##### Provided records
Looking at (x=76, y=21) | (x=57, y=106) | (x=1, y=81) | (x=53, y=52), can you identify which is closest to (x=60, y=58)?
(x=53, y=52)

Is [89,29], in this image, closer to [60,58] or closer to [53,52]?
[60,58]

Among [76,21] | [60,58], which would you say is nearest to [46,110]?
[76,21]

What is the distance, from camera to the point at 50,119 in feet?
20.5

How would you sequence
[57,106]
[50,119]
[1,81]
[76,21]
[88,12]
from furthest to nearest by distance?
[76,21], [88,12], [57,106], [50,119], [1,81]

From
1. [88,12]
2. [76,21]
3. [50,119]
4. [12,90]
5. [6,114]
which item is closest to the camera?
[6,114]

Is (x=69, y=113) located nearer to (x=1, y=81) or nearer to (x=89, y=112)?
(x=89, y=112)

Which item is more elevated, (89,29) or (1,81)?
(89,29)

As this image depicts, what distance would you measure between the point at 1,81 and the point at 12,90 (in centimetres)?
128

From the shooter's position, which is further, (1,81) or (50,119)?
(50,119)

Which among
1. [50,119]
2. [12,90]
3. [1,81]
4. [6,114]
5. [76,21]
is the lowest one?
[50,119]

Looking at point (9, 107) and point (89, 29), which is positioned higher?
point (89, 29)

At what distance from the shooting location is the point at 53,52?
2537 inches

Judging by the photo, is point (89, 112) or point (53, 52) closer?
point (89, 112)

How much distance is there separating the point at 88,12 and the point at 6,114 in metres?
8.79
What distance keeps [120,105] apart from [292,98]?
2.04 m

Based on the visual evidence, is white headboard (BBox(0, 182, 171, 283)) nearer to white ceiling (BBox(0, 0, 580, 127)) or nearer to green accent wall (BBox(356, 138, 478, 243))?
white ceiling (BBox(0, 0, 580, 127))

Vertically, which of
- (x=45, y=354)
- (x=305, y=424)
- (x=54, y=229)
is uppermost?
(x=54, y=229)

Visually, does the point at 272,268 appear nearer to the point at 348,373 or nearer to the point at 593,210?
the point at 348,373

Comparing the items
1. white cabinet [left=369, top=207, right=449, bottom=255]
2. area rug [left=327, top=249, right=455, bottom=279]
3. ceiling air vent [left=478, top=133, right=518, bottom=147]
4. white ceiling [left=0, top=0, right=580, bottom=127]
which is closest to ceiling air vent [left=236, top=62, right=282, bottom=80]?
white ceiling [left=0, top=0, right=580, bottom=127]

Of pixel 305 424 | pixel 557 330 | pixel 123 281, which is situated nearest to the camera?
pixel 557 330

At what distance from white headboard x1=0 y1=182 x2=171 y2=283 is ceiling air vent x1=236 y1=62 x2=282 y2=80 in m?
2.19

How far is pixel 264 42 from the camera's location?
##########
**Problem to work on**
All of the records must be retyped exactly as they are.

**The result**
Looking at (x=76, y=21) | (x=57, y=106) | (x=1, y=81) | (x=53, y=52), can you identify which is closest to (x=60, y=58)?
(x=53, y=52)

Is [89,29], in this image, closer to [60,58] or closer to [53,52]?
[60,58]

Among [76,21] | [60,58], which would you say is nearest to [46,110]?
[76,21]

What is the distance, from camera to the point at 50,119 in feet?
20.5

How would you sequence
[57,106]
[50,119]
[1,81]
[76,21]
[88,12]
from furthest to nearest by distance?
[76,21], [88,12], [57,106], [50,119], [1,81]

From
1. [88,12]
2. [76,21]
3. [50,119]
4. [12,90]
5. [6,114]
which item is closest to the camera?
[6,114]

Is (x=69, y=113) located nearer to (x=1, y=81) or nearer to (x=89, y=112)?
(x=89, y=112)

Which item is more elevated, (89,29) or (1,81)?
(89,29)

As this image depicts, what distance would you measure between the point at 1,81 and the point at 12,90 (in centimetres)?
128

From the shooter's position, which is further, (1,81) or (50,119)?
(50,119)

Which among
1. [50,119]
2. [12,90]
3. [1,81]
4. [6,114]
5. [76,21]
is the lowest one?
[50,119]

Looking at point (9, 107) and point (89, 29), which is positioned higher?
point (89, 29)

At what distance from the shooting location is the point at 53,52?
2537 inches

Judging by the photo, is point (89, 112) or point (53, 52) closer?
point (89, 112)

How much distance is there separating the point at 88,12 and the point at 6,114 in metres?
8.79
What distance keeps [120,105] apart from [292,98]?
2.04 m

Based on the visual evidence, is white headboard (BBox(0, 182, 171, 283)) nearer to white ceiling (BBox(0, 0, 580, 127)) or nearer to green accent wall (BBox(356, 138, 478, 243))?
white ceiling (BBox(0, 0, 580, 127))

Vertically, which of
- (x=45, y=354)
- (x=305, y=424)
- (x=54, y=229)
is uppermost?
(x=54, y=229)

Visually, does the point at 272,268 appear nearer to the point at 348,373 or nearer to the point at 593,210?
the point at 348,373

Comparing the items
1. white cabinet [left=369, top=207, right=449, bottom=255]
2. area rug [left=327, top=249, right=455, bottom=279]
3. ceiling air vent [left=478, top=133, right=518, bottom=147]
4. white ceiling [left=0, top=0, right=580, bottom=127]
which is closest to ceiling air vent [left=236, top=62, right=282, bottom=80]?
white ceiling [left=0, top=0, right=580, bottom=127]

Of pixel 305 424 | pixel 557 330 | pixel 123 281, which is situated nearest to the camera?
pixel 557 330

At what distance from white headboard x1=0 y1=182 x2=171 y2=283 is ceiling air vent x1=236 y1=62 x2=282 y2=80 in m?
2.19

How far is pixel 264 42 from the camera's location?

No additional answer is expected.